* begin *
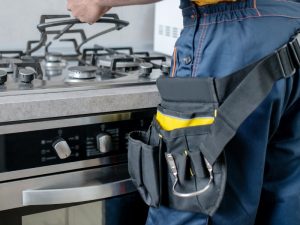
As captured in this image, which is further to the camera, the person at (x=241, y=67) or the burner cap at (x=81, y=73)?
the burner cap at (x=81, y=73)

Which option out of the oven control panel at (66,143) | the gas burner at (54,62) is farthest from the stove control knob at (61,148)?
the gas burner at (54,62)

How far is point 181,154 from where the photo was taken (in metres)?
0.76

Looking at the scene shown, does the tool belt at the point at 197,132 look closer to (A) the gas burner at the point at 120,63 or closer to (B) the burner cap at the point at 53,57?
(A) the gas burner at the point at 120,63

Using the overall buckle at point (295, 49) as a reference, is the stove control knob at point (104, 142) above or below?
below

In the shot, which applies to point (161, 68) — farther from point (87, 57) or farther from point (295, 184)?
point (295, 184)

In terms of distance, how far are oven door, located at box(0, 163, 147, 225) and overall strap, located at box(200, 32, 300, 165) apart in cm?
30

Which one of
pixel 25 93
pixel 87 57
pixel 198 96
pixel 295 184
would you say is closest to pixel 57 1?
pixel 87 57

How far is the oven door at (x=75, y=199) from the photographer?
847 mm

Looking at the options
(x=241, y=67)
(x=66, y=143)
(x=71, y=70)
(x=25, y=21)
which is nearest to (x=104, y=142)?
(x=66, y=143)

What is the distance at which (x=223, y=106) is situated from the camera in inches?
27.0

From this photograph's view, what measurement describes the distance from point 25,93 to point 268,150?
469mm

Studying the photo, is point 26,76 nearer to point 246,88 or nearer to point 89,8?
point 89,8

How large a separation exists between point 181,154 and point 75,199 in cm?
26

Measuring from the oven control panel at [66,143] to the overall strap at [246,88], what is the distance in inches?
10.7
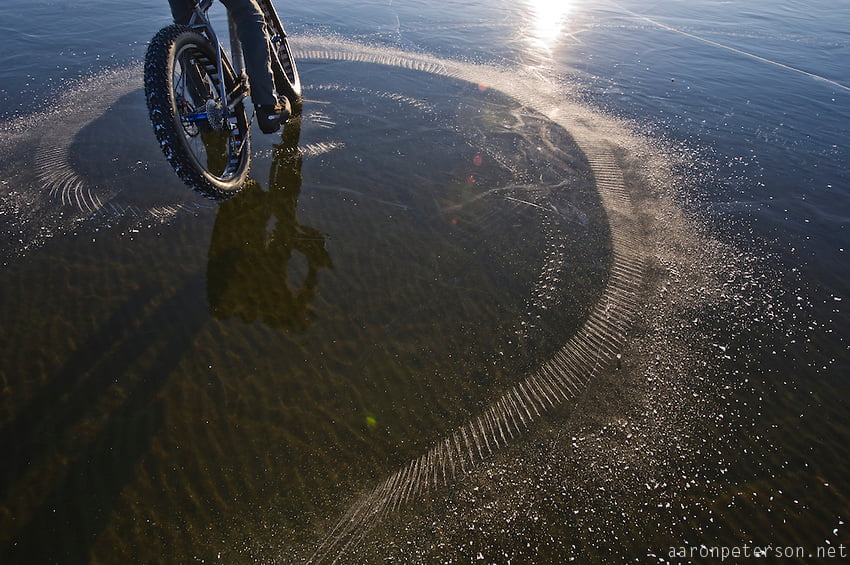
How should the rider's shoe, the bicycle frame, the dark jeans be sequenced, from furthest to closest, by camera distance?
the rider's shoe, the dark jeans, the bicycle frame

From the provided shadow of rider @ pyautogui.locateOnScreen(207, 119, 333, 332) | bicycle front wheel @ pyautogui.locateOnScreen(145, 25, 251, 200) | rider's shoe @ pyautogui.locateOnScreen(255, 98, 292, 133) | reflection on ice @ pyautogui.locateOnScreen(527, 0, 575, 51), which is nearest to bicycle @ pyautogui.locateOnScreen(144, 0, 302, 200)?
bicycle front wheel @ pyautogui.locateOnScreen(145, 25, 251, 200)

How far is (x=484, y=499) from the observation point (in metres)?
2.23

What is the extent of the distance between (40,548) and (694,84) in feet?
29.0

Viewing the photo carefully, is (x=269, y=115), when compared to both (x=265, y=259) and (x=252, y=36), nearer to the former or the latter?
(x=252, y=36)

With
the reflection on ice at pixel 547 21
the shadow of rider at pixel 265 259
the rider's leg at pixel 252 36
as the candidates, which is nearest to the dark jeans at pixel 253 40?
the rider's leg at pixel 252 36

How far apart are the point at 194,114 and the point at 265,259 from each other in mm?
1244

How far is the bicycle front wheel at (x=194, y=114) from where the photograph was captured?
309 centimetres

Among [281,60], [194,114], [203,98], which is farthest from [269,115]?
[281,60]

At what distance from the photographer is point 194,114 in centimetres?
348

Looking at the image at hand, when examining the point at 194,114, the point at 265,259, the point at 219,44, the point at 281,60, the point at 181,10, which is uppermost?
the point at 181,10

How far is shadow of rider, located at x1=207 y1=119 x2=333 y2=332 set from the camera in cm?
309

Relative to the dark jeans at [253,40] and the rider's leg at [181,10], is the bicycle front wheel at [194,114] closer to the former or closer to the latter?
the dark jeans at [253,40]

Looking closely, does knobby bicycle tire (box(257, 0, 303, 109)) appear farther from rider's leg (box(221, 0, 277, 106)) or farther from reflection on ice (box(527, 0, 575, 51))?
reflection on ice (box(527, 0, 575, 51))

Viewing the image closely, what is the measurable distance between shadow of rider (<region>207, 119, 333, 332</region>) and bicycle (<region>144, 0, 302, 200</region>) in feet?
0.88
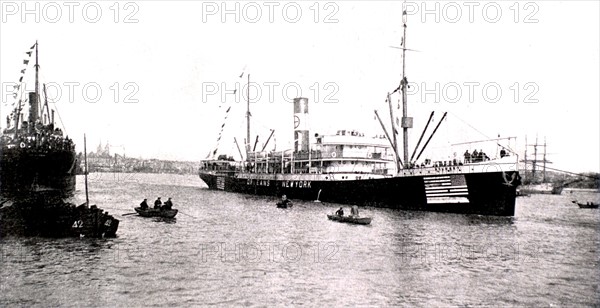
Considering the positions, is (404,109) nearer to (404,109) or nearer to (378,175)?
(404,109)

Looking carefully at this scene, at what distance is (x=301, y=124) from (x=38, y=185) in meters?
31.2

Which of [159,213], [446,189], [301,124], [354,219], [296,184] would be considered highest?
[301,124]

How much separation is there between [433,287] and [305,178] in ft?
126

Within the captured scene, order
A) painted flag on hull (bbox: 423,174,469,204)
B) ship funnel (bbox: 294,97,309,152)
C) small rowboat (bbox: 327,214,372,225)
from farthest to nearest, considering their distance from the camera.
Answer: ship funnel (bbox: 294,97,309,152)
painted flag on hull (bbox: 423,174,469,204)
small rowboat (bbox: 327,214,372,225)

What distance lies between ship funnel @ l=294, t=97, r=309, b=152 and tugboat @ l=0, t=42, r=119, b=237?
2860 cm

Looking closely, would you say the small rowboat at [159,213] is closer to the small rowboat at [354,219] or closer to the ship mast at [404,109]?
the small rowboat at [354,219]

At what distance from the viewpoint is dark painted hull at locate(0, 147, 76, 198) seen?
49906mm

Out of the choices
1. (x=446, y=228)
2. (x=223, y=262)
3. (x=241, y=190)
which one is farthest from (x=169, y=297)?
(x=241, y=190)

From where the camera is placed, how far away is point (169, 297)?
14.9 m

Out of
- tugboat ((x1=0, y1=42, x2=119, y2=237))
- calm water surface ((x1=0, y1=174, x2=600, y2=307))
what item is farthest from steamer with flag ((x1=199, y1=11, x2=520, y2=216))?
tugboat ((x1=0, y1=42, x2=119, y2=237))

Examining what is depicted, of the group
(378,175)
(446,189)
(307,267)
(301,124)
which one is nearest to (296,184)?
(301,124)

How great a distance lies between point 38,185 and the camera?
2090 inches

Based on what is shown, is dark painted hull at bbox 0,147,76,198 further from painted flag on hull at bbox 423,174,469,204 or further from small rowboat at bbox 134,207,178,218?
painted flag on hull at bbox 423,174,469,204

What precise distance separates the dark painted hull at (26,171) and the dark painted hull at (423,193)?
29.0 meters
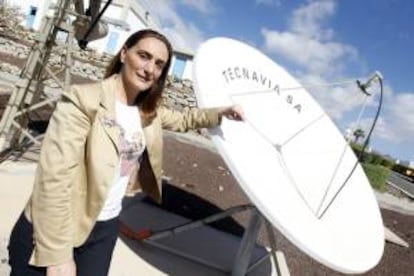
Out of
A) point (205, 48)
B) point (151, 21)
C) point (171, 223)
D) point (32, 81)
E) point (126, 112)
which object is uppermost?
point (151, 21)

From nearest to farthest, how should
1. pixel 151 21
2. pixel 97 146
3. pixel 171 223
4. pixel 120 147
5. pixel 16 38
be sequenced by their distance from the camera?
pixel 97 146 → pixel 120 147 → pixel 171 223 → pixel 16 38 → pixel 151 21

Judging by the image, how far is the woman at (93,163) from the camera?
2.46 meters

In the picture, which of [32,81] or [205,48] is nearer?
[205,48]

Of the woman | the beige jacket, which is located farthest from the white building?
the beige jacket

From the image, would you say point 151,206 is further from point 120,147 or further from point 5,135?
point 120,147

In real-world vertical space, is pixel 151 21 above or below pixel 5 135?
above

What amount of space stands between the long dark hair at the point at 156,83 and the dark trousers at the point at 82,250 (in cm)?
69

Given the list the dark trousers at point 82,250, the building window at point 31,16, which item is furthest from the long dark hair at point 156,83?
the building window at point 31,16

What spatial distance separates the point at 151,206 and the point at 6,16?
26.5 metres

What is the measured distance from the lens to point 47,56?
27.5 feet

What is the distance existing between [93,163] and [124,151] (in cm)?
32

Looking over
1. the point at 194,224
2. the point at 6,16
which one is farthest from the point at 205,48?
the point at 6,16

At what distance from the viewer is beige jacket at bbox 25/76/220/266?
245 centimetres

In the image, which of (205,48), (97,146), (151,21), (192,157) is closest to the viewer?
(97,146)
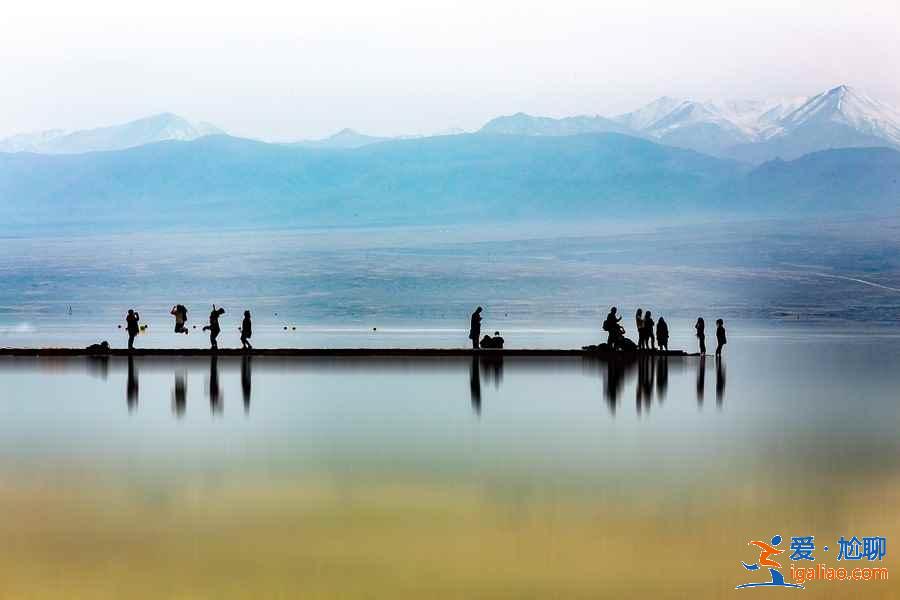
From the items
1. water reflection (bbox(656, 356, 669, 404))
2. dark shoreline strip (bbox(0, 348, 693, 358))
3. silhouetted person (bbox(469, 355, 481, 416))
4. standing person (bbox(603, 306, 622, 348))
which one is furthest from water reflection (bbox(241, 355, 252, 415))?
standing person (bbox(603, 306, 622, 348))

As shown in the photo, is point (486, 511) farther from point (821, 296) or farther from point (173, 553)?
point (821, 296)

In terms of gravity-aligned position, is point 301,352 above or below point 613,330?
below

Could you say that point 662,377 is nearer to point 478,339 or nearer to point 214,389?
point 478,339

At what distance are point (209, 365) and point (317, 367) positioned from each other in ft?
10.3

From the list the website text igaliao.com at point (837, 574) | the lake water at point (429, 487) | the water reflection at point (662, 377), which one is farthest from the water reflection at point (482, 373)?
the website text igaliao.com at point (837, 574)

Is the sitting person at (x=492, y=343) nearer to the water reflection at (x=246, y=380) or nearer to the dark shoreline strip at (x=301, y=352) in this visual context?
the dark shoreline strip at (x=301, y=352)

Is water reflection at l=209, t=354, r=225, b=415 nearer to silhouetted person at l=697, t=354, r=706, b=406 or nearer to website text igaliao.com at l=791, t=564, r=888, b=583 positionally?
silhouetted person at l=697, t=354, r=706, b=406

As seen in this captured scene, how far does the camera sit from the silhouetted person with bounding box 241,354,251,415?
28.1m

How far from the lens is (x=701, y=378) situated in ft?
122

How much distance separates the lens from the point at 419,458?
66.4 ft

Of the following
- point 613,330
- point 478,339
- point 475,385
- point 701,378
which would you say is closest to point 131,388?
point 475,385

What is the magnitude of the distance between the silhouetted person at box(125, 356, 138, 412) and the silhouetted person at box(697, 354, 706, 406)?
11017mm

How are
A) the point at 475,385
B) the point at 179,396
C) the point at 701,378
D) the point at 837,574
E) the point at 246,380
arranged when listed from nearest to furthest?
the point at 837,574 → the point at 179,396 → the point at 475,385 → the point at 246,380 → the point at 701,378

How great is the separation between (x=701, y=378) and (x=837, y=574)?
78.8ft
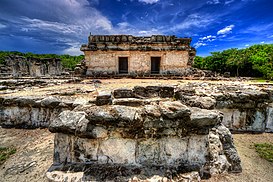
* end *
Task description. Starting at the line that has "How great is" and continuing through the end of the entries, write those lines out again, swapping "separation" for "distance" and keeping everything else the same. Omit the pictures.

The solution.
How great is the distance between (x=701, y=378) and (x=837, y=574)?
78.8ft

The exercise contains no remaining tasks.